Des cellules de porc pour traiter la maladie de Parkinson ?

Living Cell Technologies, une société néozélandaise, développe un traitement utilisant des cellules de porc transplantées dans le cerveau de patients atteints de la maladie de Parkinson, dans l’espoir de stopper la progression de leur maladie. Quatre patients une reçu une telle greffe, et les médecins estiment que, 18 mois après la chirurgie, les résultats sont « prometteurs ».

La maladie de Parkinson est due à la perte progressive de certaines cellules du cerveau, celles qui produisent la dopamine, qui aide à contrôler les mouvements. Les traitements employés actuellement consistent à remplacer la dopamine manquante, mais leur efficacité disparaît au fil du temps.

L’essai met en œuvre une nouvelle stratégie, utilisant des cellules du plexus choroïde de porcs ; ces cellules produisent un cocktail de facteurs de croissance et de molécules de signalisation connu pour aider à maintenir les cellules nerveuses en bonne santé. Les quatre premiers patients ayant bien supporté le traitement, 18 autres personnes ont été inclues dans l’essai. L’objectif est que les composés produits par les cellules de porcs nourrissent les cellules produisant la dopamine dans le cerveau des patients, ralentissant leur perte. Il s’agit d’ « introduire une petite usine neurochimique qui promeut la croissance et la réparation des cellules nerveuses », explique Ken Taylor, de Living Cell Technologies.

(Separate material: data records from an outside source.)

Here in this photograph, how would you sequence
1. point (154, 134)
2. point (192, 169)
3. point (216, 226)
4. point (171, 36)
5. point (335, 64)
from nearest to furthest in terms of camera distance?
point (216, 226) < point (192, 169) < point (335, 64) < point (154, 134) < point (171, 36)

Afin d’éviter une réaction de rejet du système immunitaire du patient, les cellules de porcs sont placées dans un revêtement poreux d’alginate, qui permet aux facteurs de croissance de se déplacer dans le tissu cérébral environnant mais empêche les cellules immunitaires du patient d’entrer pour attaquer les cellules de porcs. Chaque capsule contient environ 1000 cellules de porc, et un patient peut recevoir jusqu’à 120 capsules.

Les prochains résultats sont attendus pour novembre. Les chercheurs restent vigilants, car les transplantations d’animaux à humains pourraient transmettre des virus « dormants » dans l’ADN du porc, et initier une nouvelle maladie. Des essais sont menés avec CRISPR pour éliminer ces virus du génome de porc.

Cette nouvelle approche vient « concurrencer » un autre essai, mené dans le même objectif mais avec des cellules obtenues de fœtus avortés. D’autres équipes espèrent pouvoir mener de telles expériences avec des cellules souches pluripotentes induites (iPS).